#### SUPPLIED RECORDS

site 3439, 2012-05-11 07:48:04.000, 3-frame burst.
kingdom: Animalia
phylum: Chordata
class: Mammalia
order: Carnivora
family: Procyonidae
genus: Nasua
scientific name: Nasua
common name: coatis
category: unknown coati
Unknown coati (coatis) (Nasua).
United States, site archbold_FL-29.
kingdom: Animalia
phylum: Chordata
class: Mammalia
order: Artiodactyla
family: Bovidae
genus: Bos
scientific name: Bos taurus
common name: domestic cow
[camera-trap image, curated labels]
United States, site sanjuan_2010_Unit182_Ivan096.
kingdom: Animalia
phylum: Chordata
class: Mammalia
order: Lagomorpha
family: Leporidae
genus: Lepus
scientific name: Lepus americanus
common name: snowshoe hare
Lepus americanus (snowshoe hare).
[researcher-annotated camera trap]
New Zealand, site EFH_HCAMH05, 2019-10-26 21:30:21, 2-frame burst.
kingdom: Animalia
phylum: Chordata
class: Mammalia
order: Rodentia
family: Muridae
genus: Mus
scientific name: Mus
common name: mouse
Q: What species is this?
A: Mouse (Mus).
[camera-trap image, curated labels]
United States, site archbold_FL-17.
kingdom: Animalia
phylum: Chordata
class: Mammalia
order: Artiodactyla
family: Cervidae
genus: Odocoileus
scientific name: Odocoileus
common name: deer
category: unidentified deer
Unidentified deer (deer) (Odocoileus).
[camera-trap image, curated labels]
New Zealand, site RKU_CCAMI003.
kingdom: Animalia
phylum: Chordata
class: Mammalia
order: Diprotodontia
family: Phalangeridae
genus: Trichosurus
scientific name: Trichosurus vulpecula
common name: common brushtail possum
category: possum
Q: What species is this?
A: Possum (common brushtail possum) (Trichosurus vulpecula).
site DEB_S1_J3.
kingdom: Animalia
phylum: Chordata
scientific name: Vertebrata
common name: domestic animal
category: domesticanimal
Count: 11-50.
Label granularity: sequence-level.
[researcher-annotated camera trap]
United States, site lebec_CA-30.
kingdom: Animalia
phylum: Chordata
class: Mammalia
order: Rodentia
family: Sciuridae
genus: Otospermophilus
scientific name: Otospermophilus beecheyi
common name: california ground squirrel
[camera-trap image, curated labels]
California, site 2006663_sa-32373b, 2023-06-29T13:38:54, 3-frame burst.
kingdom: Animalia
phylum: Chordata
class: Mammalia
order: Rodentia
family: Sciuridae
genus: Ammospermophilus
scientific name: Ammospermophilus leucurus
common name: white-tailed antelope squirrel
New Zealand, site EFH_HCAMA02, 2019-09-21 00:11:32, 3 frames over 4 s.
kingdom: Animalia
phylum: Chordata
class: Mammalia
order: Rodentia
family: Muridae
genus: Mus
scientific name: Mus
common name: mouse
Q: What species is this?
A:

########

▶ DESCRIPTION OF THE TASK
The answer must consist of every line in the records above that contains the word "scientific".

▶ ANSWER TO THIS TASK
scientific name: Nasua
scientific name: Bos taurus
scientific name: Lepus americanus
scientific name: Mus
scientific name: Odocoileus
scientific name: Trichosurus vulpecula
scientific name: Vertebrata
scientific name: Otospermophilus beecheyi
scientific name: Ammospermophilus leucurus
scientific name: Mus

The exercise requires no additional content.